I am doing a logistic regression where all of my independent variables are categorical variables. Where some of the assumptions that a linear regression model makes can be waived for a logistic regression model, multicollinearity is still something that is to be tested for the sample data. How do I quantify the multicollinearity between several categorical variables? I looked into the available questions/answers here regarding this, few suggesting trying to fit an ill-fitted linear regression and look at the VIF to decide. Would it be enough? Or, is there any other specific methods for this purpose? Any suggestion is highly appreciated. Thank you in advance.

• See Dave Giles' blog post "Can You Actually TEST for Multicollinearity?" (spoiler: no, you cannot). Feb 28, 2017 at 20:21
• @RichardHardy Great post! Thank you! I have rephrased my question. Feb 28, 2017 at 20:39

## 1 Answer

The VIF has been generalized to deal with logistic regression (assuming you mean a model with a binary dependent variable).
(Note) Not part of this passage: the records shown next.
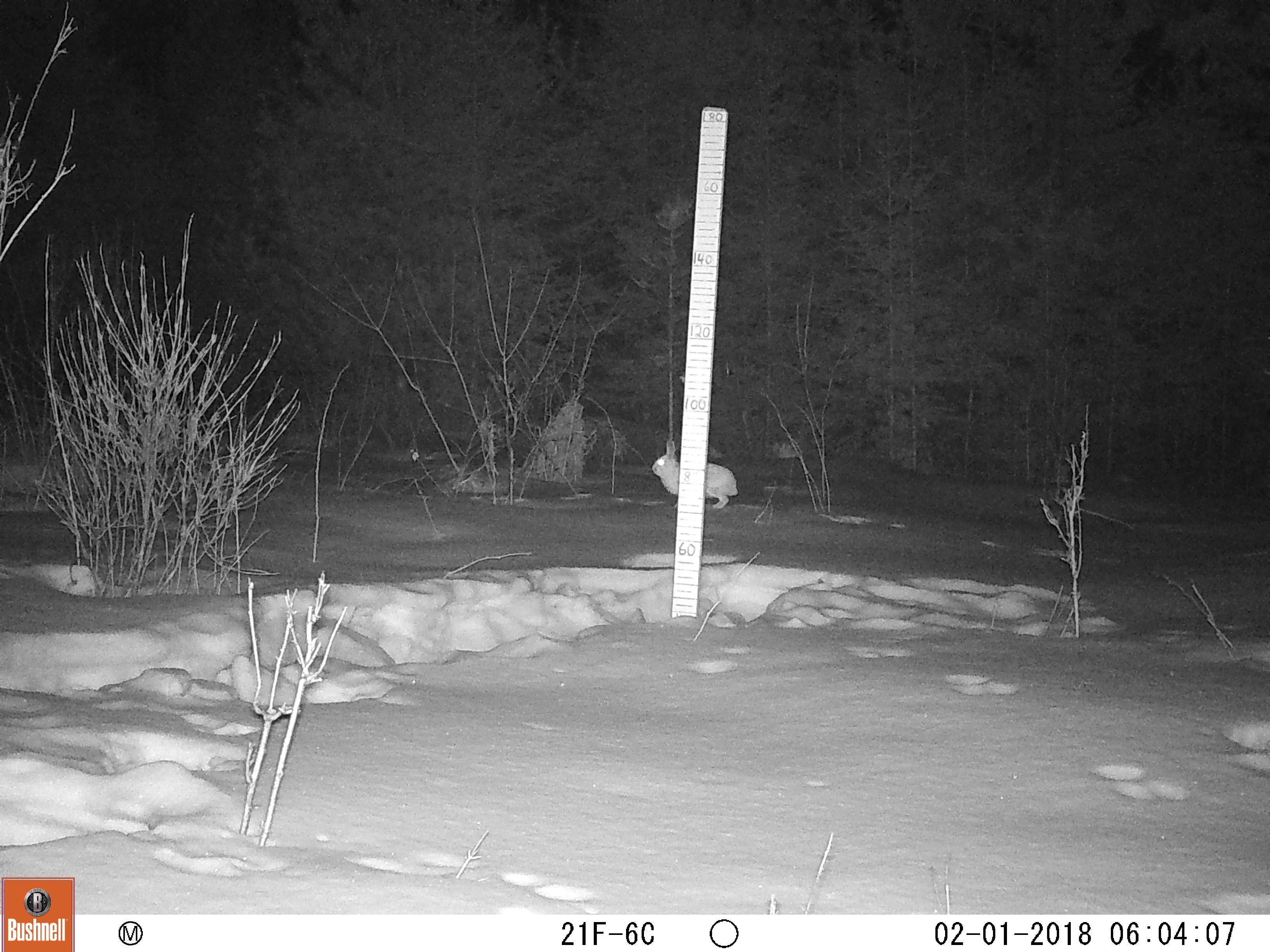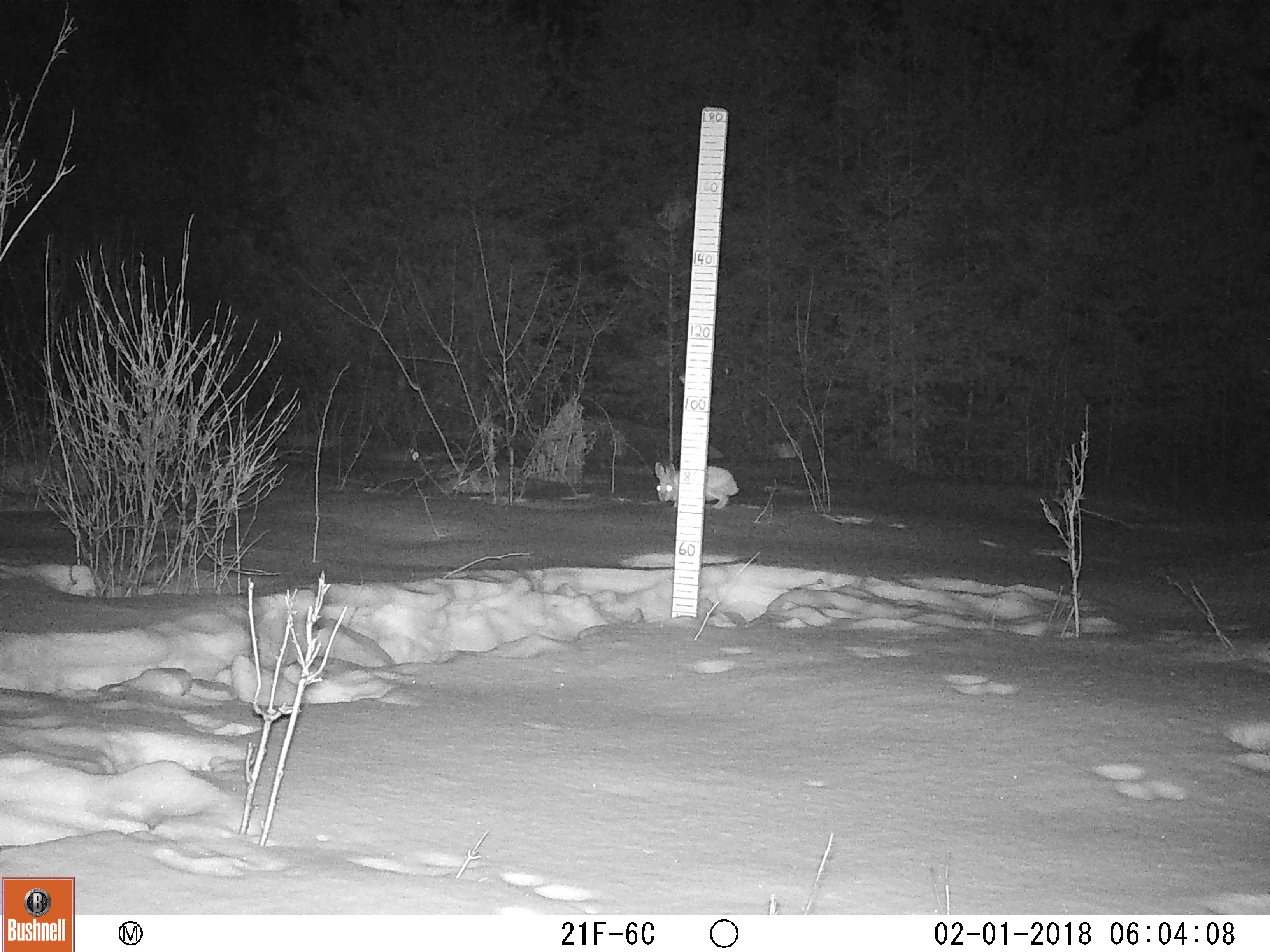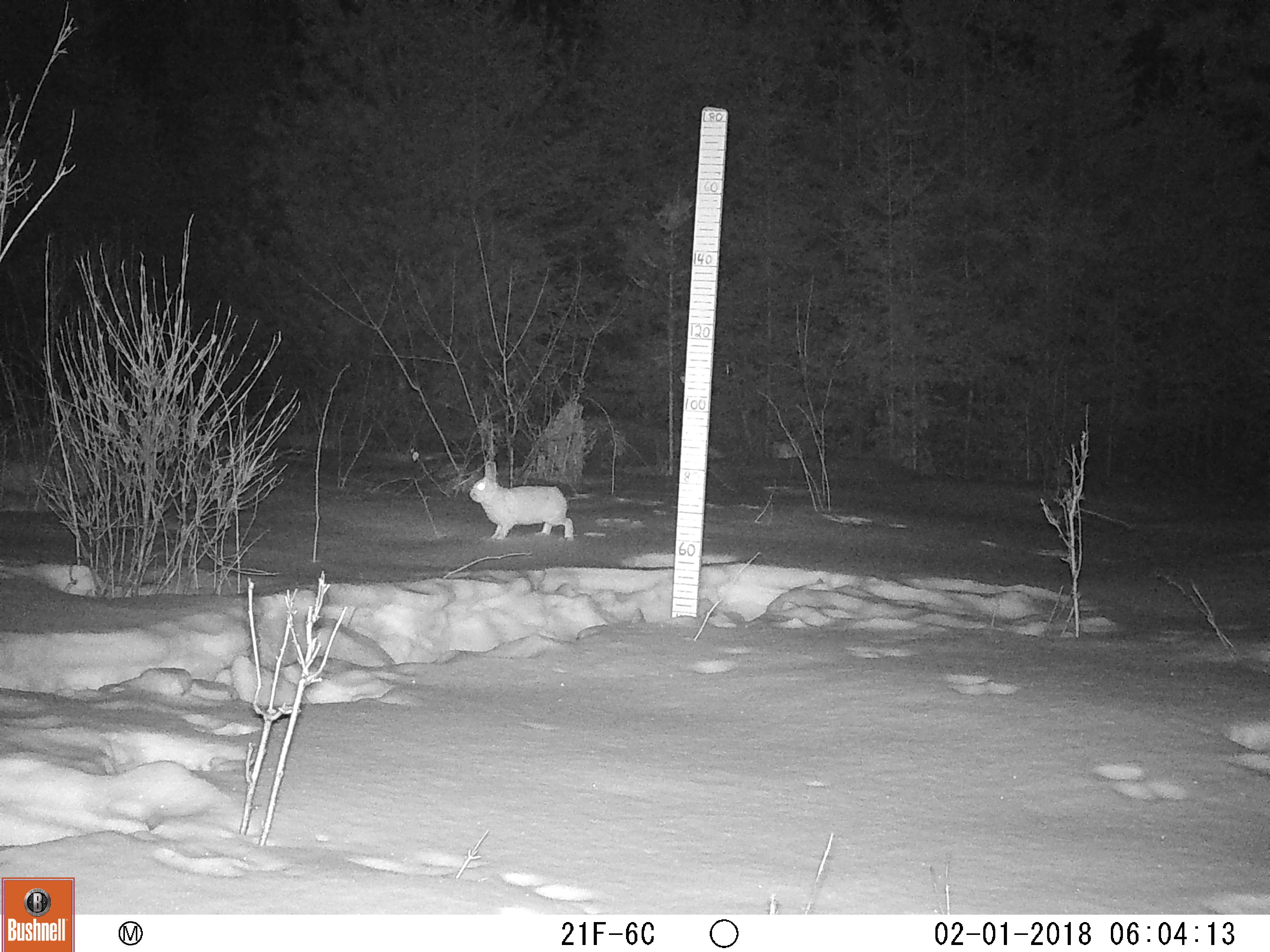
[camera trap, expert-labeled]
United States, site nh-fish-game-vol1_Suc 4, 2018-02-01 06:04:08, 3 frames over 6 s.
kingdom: Animalia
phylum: Chordata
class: Mammalia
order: Lagomorpha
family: Leporidae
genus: Lepus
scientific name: Lepus americanus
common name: snowshoe hare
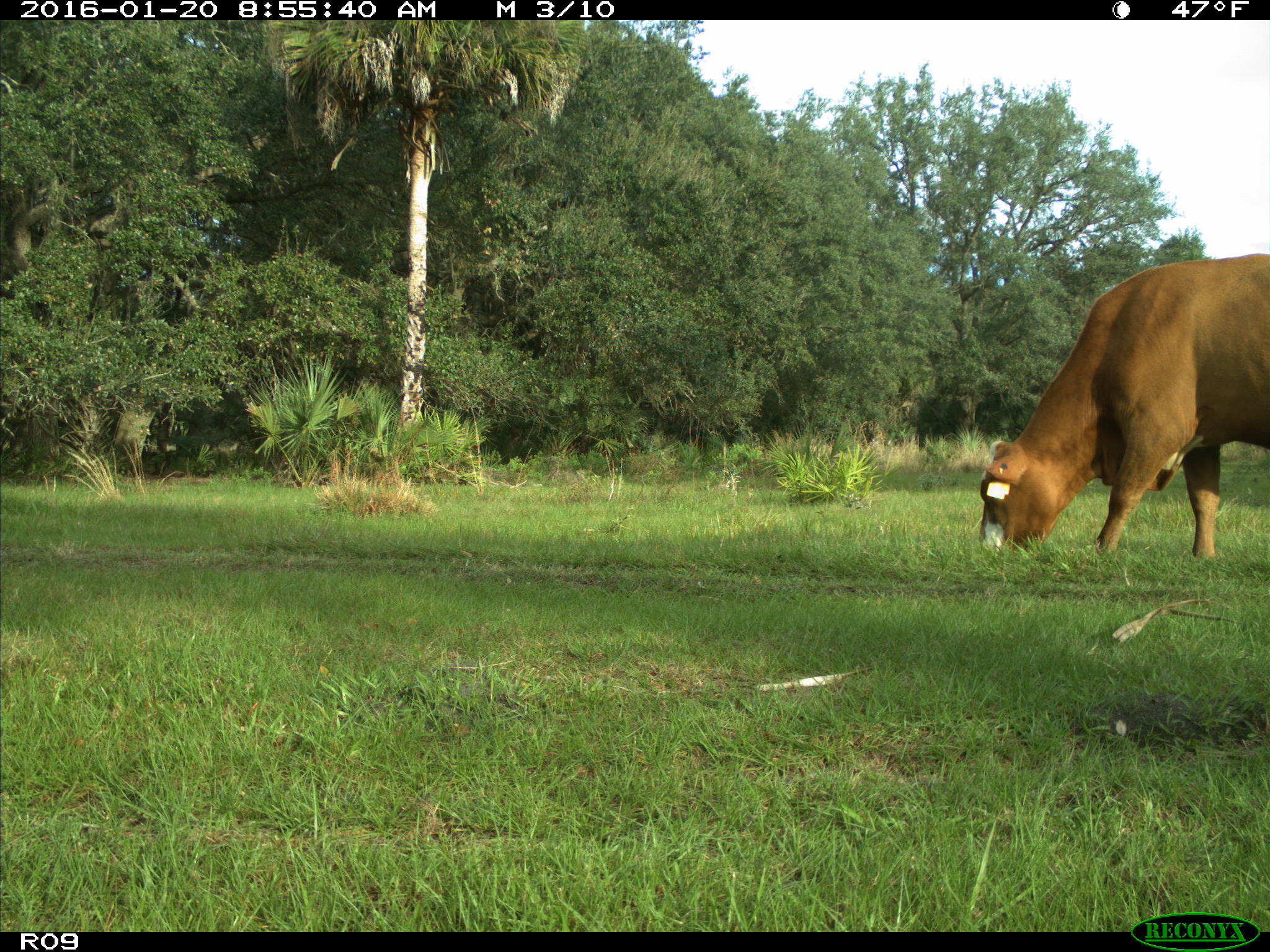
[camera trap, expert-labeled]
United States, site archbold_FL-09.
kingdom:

In R, you can do this using the vif function in the car package.

As @RichardHardy has said, it is not a test though. At the end you will get some GVIFs and still need to make some subjective decisions. The thing to keep in mind is that if you have high VIFs, it means that your standard errors will be inflated from some of your estimates, so results that could be meaningful may not be detected as being significant. The books and writings by John Fox, who also co-wrote the car package, are a great resource for understanding multicollinearity.